Another bloody food blog…why?
Yes, there are far too many food blogs. So honestly, I’ve not really got a compelling reason for starting this one. In fact, this may be my only post. I don’t suppose it’s even going to be particularly original hence the disconnect between the title and the URL. (theartofeatingalone.wordpress.com was already taken). But my friend Brett, food lover, lawyer, wannabe restaurateur and yes, blogger pointed out that there might be a self-serving benefit to writing a food blog. So this may be a little cynical – yes, but valueless – I hope not.
So that answers the initial question I’ve set. Next i suppose I better set up what might make my blog useful if not entertaining. And that I suppose comes from my own perspective on the consumption of food itself.
Fundamentally we all accept that sometimes the world throws you a load of crap and you just have to get on with it. In general I’ve been a very lucky person. Born with good health to a happy family, well educated and brought up to enjoy food as more than just fuel. As a long time food lover, keen cook and seeker out of company I’ve always enjoyed sharing the eating experience. In childhood it was the excitement of an Indian restaurant in the next town, the novelty of eating out nearly every night on holiday and the comfort of my dad’s fish soup on a Sunday. Then, through my 20’s it was the exploding new British London food scene – Gary Rhodes, MPW, J-CN and all the ‘chefs = rock stars’ of the 1990s that fed me and my as yet unmortgaged and childless friends. In my 30’s I traveled far and wide, from LA to NYC, Singapore the Far East, sometimes for work mostly for pleasure but always seeking out the interesting gastro-experience, from brunch at Pastis to dirty Martinis on a roadside in Bali. As the food grew up so did my tastes. All through these years I had many of my best food moments in the company of the love of my life. He was the most beautiful man I had ever seen and as if that wasn’t enough, he shared my love of food. I enjoyed sharing every kind of sensory overload it is possible to have with him over the years. But looking back now it was for all to brief a moment, a seeming heartbeat of bliss, a mere taste of joy. Because then came the crap. * Big bucket loads of ordure that I was sure could have waited politely for at least another 30 years. But no. My favourite eating accomplice left me.

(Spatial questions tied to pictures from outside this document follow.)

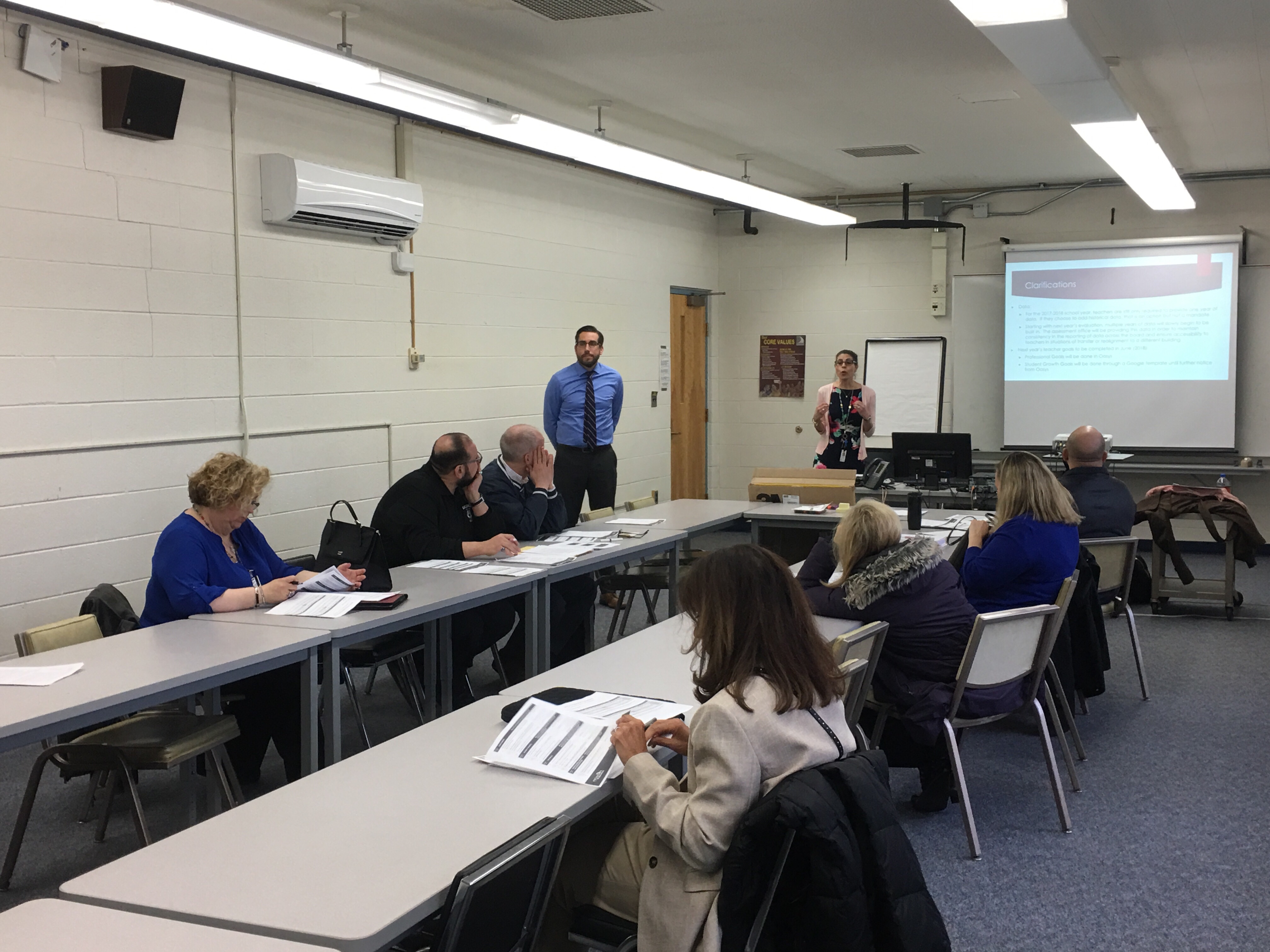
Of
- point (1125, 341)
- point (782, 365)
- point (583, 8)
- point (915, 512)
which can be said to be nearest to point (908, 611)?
point (915, 512)

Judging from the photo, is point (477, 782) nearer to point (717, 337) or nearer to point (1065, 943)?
point (1065, 943)

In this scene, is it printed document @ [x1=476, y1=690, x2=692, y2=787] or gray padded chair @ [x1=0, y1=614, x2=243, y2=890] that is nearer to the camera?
printed document @ [x1=476, y1=690, x2=692, y2=787]

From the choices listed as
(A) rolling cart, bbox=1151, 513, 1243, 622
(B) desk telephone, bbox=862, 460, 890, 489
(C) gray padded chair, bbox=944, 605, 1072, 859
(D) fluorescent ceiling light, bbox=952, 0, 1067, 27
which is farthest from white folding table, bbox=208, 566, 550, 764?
(A) rolling cart, bbox=1151, 513, 1243, 622

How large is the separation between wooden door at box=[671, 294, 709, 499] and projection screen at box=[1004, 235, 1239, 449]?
105 inches

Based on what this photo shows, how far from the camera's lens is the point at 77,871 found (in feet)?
10.9

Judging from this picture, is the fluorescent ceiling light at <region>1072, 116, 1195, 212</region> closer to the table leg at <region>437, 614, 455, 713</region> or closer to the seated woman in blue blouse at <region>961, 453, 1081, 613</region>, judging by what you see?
the seated woman in blue blouse at <region>961, 453, 1081, 613</region>

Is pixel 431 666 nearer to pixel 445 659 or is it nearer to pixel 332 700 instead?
pixel 445 659

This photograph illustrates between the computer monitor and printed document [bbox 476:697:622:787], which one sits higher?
the computer monitor

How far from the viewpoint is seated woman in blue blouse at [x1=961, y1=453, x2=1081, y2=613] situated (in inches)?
161

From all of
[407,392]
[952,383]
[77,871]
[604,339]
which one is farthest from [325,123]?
[952,383]

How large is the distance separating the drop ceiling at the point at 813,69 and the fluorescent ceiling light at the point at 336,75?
35 centimetres

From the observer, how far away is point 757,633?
2080mm

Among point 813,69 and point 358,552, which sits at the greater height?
point 813,69

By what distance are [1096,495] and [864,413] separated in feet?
9.88
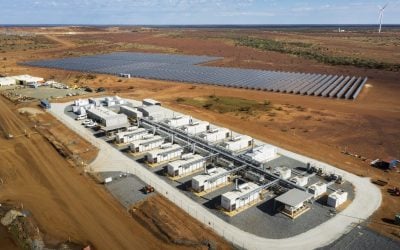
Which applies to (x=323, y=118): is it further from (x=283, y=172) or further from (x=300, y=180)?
(x=300, y=180)

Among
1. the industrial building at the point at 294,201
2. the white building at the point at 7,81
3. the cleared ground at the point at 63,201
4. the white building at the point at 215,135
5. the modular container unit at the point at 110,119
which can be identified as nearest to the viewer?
the cleared ground at the point at 63,201

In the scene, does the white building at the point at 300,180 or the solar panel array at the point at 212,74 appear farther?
the solar panel array at the point at 212,74

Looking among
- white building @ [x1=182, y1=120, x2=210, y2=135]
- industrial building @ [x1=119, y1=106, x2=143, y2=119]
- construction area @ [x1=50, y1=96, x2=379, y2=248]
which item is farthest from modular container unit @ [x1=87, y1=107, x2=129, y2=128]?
white building @ [x1=182, y1=120, x2=210, y2=135]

He left me in the most definitive way possible. He didn’t want to, he certainly didn’t plan it and for a while I thought the food in my mouth was ashes, never to be enjoyed again. Grief has a power to destroy even the most basic of human instincts. But through the loss and mourning came a little hope, the tiny filament of human spirit is hard to douse and slowly I realised that one of the many joys we shared would have to be experienced alone. Not always I must say – that sounds like I was a hermit – but sometimes even when I’d rather stare into an M&S Chicken Kiev, I’d force myself to go out and eat. Otherwise, it was just all too sad to contemplate
And then something rather lovely happened. I’m not sure exactly when it was, but at some point during the last 3 years I must have remembered I had always found a joy in eating alone. The lack of distraction, the freedom from judgement, it can be quite seductive. It’s rather like going to the cinema solo; it allows a kind of focus and self-satisfaction that is always diluted by a fellow eater. Of course, nothing can surpass the sublime joy in passing a fork and beseeching your mate to ‘taste, taste!’: the gourmet’s kiss, a primordial desire to pass almost from mouth to mouth, to nourish those you love. ..But saying bugger it and ordering the foie gras followed by the kidneys and cocking a snook to menu balance does almost, almost make up for that lack of that kiss.
And so this blog will share my own experiences, hints on restaurants that a solo-friendly (or at least not deliberately alienating) and my recipes for eating at home on your jack jones. And along the way I’m sure I’ll share my irritations and niggles about the travails of the single life of a gourmet intent on mastering The Art of Eating Alone.